When it comes to my personal writing, aggressive procrastination has become a skill that I have not only become quite adept at, I’ve mastered it. On the spectrum of irritating conversations I have with people, “I’m writing a book. What’s that? No, it isn’t finished, I’ve just thought of a really original idea” sits just below “Oh, in (insert country someone visited for a semester in college) they are so opened minded, not like Americans” and just above “You’re a vegetarian who doesn’t like vegetables. Why, what on Earth do you eat?” The answer of course is, copper wire and dry wall because without vegetables and meat, there is nothing.
But, I digress. Slowly, I’ve seen myself become the “I’m writing a book” jerk off without even realizing it. I hate that guy, I don’t want to hate myself. So, here we are.
Because of my lovely fiance, who found this challenge courtesy of MyCreativeWriting Challenge, I will embark on a 30-day marathon of creative writing. Most of it will be terrible, some of it will be passable and, if the cruel gods of fiction smile upon me, I might string together at least one coherent sentence to be proud of.

-------------------------

Brief 1 ▸
Please transcribe the entries exactly, from the line with "Examining this image closely, out of" up to and including the final line of the entries.

Data supplied ▸
-------------------------

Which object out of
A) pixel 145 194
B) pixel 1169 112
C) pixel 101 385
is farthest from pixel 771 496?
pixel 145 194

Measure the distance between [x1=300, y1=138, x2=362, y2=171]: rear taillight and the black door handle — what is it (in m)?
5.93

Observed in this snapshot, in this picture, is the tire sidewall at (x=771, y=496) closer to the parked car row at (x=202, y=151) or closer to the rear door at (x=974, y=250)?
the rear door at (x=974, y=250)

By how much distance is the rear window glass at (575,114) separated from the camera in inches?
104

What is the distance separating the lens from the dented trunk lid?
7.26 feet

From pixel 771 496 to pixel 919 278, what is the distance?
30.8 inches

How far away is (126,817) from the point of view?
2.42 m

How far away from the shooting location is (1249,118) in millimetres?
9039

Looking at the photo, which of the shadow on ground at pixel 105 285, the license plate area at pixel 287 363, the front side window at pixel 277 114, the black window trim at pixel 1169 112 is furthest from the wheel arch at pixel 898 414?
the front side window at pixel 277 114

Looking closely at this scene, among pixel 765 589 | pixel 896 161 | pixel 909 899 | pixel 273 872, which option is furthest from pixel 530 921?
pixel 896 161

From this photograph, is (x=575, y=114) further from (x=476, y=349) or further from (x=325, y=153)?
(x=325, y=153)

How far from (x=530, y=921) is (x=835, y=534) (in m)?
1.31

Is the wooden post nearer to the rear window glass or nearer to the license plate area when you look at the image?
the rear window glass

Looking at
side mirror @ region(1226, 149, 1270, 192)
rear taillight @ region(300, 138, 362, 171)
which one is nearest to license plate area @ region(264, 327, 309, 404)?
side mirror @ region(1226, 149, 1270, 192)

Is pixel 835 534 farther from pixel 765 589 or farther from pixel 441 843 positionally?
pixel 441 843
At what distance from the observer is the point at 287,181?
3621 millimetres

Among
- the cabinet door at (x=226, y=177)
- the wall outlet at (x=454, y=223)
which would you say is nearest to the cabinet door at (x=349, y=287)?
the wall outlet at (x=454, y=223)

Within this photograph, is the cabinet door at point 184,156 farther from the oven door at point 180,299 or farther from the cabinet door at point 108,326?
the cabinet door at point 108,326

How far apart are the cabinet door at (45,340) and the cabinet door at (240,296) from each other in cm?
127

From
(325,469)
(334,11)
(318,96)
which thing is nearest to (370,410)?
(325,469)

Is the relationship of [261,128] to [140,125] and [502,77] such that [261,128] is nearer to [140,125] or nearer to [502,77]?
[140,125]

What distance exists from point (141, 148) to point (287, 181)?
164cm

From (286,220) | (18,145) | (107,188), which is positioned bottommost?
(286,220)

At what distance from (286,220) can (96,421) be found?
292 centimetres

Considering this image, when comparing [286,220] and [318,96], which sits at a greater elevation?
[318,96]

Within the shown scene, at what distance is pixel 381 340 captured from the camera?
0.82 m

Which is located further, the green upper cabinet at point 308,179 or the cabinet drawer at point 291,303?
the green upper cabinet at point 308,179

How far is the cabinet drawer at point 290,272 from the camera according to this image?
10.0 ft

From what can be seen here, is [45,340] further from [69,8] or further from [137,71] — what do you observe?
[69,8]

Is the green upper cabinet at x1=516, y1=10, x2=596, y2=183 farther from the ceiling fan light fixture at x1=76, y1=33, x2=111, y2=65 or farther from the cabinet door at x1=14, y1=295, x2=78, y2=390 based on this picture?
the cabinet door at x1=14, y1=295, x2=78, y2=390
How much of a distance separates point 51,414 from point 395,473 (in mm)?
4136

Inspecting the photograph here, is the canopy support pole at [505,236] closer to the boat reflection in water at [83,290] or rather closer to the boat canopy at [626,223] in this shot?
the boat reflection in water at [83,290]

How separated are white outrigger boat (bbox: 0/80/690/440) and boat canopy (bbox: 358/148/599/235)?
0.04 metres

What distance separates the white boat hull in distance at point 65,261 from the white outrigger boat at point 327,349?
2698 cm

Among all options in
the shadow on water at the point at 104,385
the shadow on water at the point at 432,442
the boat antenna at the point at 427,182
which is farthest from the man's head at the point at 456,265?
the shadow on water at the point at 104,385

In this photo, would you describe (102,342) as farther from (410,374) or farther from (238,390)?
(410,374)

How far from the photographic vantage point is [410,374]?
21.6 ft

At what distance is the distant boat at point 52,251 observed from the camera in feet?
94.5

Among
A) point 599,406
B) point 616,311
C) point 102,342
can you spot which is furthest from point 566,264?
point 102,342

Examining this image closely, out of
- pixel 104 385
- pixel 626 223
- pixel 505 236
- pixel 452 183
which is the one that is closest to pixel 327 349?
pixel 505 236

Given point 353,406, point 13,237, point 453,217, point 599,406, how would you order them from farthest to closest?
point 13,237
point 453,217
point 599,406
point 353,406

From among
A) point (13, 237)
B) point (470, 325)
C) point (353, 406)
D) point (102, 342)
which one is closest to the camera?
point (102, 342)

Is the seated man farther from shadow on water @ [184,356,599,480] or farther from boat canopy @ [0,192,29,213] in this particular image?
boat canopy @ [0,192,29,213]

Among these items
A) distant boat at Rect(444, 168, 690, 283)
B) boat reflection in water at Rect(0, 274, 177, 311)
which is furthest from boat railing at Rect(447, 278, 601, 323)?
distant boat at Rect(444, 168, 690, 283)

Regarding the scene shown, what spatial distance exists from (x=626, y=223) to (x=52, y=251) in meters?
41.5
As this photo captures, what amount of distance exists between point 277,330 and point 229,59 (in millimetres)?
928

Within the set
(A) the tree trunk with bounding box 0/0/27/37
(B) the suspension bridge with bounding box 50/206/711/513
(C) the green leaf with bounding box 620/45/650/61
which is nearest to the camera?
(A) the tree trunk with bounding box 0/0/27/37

-------------------------

Brief 2 ▸
Restate word for word the part of the writing-challenge post from "Because of my" up to and including "be proud of.".

Result 1 ▸
Examining this image closely, out of
- pixel 104 385
- pixel 626 223
- pixel 505 236
- pixel 452 183
which is the one that is closest to pixel 327 349?
pixel 505 236

Given point 353,406, point 13,237, point 453,217, point 599,406, how would you order them from farthest to closest?
point 13,237
point 453,217
point 599,406
point 353,406

From among
A) point (13, 237)
B) point (470, 325)
C) point (353, 406)
D) point (102, 342)
which one is closest to the camera?
point (102, 342)

Is the seated man farther from shadow on water @ [184,356,599,480] or farther from boat canopy @ [0,192,29,213] in this particular image?
boat canopy @ [0,192,29,213]

Among these items
A) distant boat at Rect(444, 168, 690, 283)
B) boat reflection in water at Rect(0, 274, 177, 311)
which is furthest from boat railing at Rect(447, 278, 601, 323)?
distant boat at Rect(444, 168, 690, 283)

Regarding the scene shown, what spatial distance exists from (x=626, y=223) to (x=52, y=251) in meters?
41.5
As this photo captures, what amount of distance exists between point 277,330 and point 229,59 (in millimetres)?
928

Within the set
(A) the tree trunk with bounding box 0/0/27/37
(B) the suspension bridge with bounding box 50/206/711/513
(C) the green leaf with bounding box 620/45/650/61
which is nearest to the camera?
(A) the tree trunk with bounding box 0/0/27/37

Result 2 ▸
Because of my lovely fiance, who found this challenge courtesy of MyCreativeWriting Challenge, I will embark on a 30-day marathon of creative writing. Most of it will be terrible, some of it will be passable and, if the cruel gods of fiction smile upon me, I might string together at least one coherent sentence to be proud of.